Amber Knight, University of North Carolina – Charlotte
Philosophers have been speculating about the future genetic engineering will bring about for decades. Disability studies scholars have taken a turn toward notions of futurity as well. This article enters current debates over the future and the place of disability within it. Specifically, I rethink a core concept in political theory— the child’s “right to an open future”— to showcase why debates over the future matter for the political present. Ultimately, I argue that the right to an open future is best understood as the right to an accessible future, one that is “open” to people with diverse genetic traits and capacities.
Bodies in Resistance: Disability and the Rhetoric of Rights
Ann Kathleen Heffernan, University of Michigan
On June 22, 2017, 82 disabled activists with the group ADAPT staged a die-in outside then-Senate Majority Leader Mitch McConnell’s office to protest the most recent draft of the Senate’s bill to repeal and replace the Affordable Care Act (ACA). Proposing dramatic cuts to Medicaid, the bill would also repeal the individual and employer mandates, reduce access to birth control, and limit protections for individuals with pre-existing conditions. Chanting “No cuts to Medicaid—save our liberty!” protesters were pictured being dragged from their wheelchairs and bodily carried from the building by Capitol Police. In all, 43 arrests were made, with many news outlets and commentators expressing alarm at the violence of the arrests. This paper returns to this moment to consider the tactics employed by the protestors, specifically the participants’ strategic enactment of bodily vulnerability and disability. Employing what Kevin DeLuca refers to as a “body rhetoric,” by which bodies—in this case disabled bodies—become “the site and substance” of political argument, I show how ADAPT protesters knowingly played on public perceptions of disabled people as the proper objects of compassion and care. Where prior analysis of disability rights has tended to view the extension of rights as an evolution away from charity, this paper reveals its persistence in arguments for disability rights and considers its implications for disability activism in the wake of the COVID-19 pandemic.

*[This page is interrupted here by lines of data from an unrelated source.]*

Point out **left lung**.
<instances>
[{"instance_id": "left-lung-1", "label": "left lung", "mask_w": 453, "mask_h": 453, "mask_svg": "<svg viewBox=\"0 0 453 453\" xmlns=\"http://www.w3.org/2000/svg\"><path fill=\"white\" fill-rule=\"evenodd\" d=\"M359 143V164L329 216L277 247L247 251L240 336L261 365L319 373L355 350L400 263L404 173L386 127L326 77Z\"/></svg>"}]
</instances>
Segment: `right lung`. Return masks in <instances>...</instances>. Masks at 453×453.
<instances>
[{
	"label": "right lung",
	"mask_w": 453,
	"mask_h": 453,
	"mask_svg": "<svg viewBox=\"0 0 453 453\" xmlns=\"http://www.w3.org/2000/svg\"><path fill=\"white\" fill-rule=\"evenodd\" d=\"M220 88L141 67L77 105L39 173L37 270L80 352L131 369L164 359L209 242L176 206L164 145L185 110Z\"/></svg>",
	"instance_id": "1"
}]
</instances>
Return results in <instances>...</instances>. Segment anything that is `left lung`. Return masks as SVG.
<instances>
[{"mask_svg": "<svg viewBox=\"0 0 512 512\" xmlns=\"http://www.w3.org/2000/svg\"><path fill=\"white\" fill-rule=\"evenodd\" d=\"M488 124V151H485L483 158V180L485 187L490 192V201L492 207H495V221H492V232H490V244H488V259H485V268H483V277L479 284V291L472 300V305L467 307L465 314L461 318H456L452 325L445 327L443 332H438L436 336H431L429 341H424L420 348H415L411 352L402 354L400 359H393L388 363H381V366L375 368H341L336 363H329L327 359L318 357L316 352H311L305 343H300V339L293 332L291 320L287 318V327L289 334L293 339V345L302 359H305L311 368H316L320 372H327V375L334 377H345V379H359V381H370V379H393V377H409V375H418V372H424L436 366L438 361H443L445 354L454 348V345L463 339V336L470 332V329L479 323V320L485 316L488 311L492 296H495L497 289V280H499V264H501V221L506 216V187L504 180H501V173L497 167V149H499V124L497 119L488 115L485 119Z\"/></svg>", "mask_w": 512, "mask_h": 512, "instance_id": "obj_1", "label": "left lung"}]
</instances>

Disability and Political Representation: Some Conceptual Questions
Stefanie Reher, University of Strathclyde; Elizabeth J. Evans, Goldsmiths, University of London
Political representation is an important multi-faceted concept through which the equality of traditionally marginalised social groups has been examined; to date this has principally been explored in relation to gender, race, ethnicity, sexuality, and class, with relatively little attention paid to disability. This paper seeks to build on existing work related to disability and political equality by reconsidering existing theories, and by raising a set of questions or problematics which reveal themselves when the concept of representation is read through the lens of disability. We are particularly interested in how disability can help inform how we understand political representation, what we expect our representatives to do, and who we expect our representatives to be. Drawing upon feminist and critical race theoretical work on representation, we are especially keen to explore three areas: 1) the role that rationalism plays in defining representation; 2) the distinction between who the representative is from what the representative does; and 3) the role that presence plays in our understanding of what representation looks like. Although we realise that these three areas do not tell the whole story of disability and representation, they do raise a set of particular and instructive questions regarding physical, cognitive, and psychological impairments. The paper starts from the premise that increasing the number of disabled politicians matters, and that the lived experiences of disabled people can benefit the representation of disabled people. Of course, we are keen to avoid essentialist analysis, i.e., that disabled politicians will always be better representatives for disabled people because they are disabled, but at the same time we stress the importance of lived experience amongst elected representatives as a means of explaining, understanding, and representing, particularly as it relates to disability.